## DOCUMENT SEGMENT
FADEC

FPGA-based Acceleration of Video Depth Estimation by HW/SW Co-design

Copyright 2022, Nobuho Hashimoto and Shinya Takamaeda-Yamazaki

License

Apache License 2.0

Publication

If you use FADEC in your research, please cite our paper.

@INPROCEEDINGS{9974565,
    author    = {Hashimoto, Nobuho and Takamaeda-Yamazaki, Shinya},
    booktitle = {2022 International Conference on Field-Programmable Technology (ICFPT)},
    title     = {{FADEC: FPGA-based Acceleration of Video Depth Estimation by HW/SW Co-design}},
    year      = {2022},
    volume    = {},
    number    = {},
    pages     = {1-9},
    doi       = {10.1109/ICFPT56656.2022.9974565}
}

For further information on our paper, you can view the following materials.

• Program
• Paper (IEEE Xplore)
• Paper (arXiv)
• Papers With Code
• Slides
• Movie

Summary

This is a novel FPGA-based accelerator for a depth estimation method "DeepVideoMVS", which alternates between traditional image/video processing algorithms and DNNs. We employ HW/SW co-design to appropriately utilize heterogeneous components in modern SoC FPGAs, such as programmable logic (PL) and CPU, according to the inherent characteristics of the method. The hardware and software implementations are executed in parallel on the PL and CPU to hide their execution latencies. This accelerator was developed on a Xilinx ZCU104 board by using NNgen, an open-source high-level synthesis (HLS) tool. Experiments showed that this accelerator operates 60.2 times faster than the software-only implementation on the same FPGA board with minimal accuracy degradation.

## RAW DATA
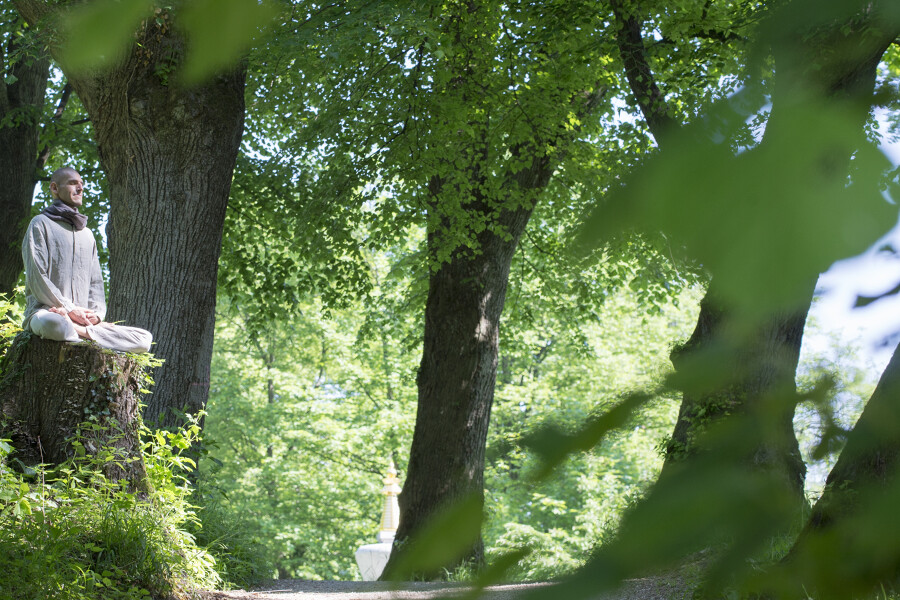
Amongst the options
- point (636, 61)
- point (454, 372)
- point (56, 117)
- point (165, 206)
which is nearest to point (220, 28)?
point (165, 206)

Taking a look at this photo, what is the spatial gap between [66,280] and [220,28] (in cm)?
629

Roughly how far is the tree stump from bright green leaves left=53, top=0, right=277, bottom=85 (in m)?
5.22

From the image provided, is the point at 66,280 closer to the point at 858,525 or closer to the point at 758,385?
the point at 758,385

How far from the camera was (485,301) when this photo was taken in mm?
9234

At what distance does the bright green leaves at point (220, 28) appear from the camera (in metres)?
0.44

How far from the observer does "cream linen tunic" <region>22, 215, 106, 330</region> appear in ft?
19.5

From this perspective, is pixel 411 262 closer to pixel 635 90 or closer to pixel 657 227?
pixel 635 90

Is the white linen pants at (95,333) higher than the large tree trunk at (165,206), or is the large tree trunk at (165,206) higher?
the large tree trunk at (165,206)

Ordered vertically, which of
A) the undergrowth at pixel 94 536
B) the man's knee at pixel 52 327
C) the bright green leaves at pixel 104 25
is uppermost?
the man's knee at pixel 52 327

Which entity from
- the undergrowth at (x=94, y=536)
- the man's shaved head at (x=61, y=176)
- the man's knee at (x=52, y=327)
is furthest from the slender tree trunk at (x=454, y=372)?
the man's knee at (x=52, y=327)

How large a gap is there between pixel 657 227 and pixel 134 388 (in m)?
5.79

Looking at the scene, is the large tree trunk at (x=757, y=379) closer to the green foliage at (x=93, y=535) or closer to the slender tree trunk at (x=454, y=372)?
the green foliage at (x=93, y=535)

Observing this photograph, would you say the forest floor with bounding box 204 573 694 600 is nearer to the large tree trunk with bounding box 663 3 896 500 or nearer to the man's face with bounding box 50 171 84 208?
the large tree trunk with bounding box 663 3 896 500

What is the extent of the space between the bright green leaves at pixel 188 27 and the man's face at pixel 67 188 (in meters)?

## GIVEN TASK
According to the FADEC project page, what board was the accelerator developed on?

## REPLY
A Xilinx ZCU104 board.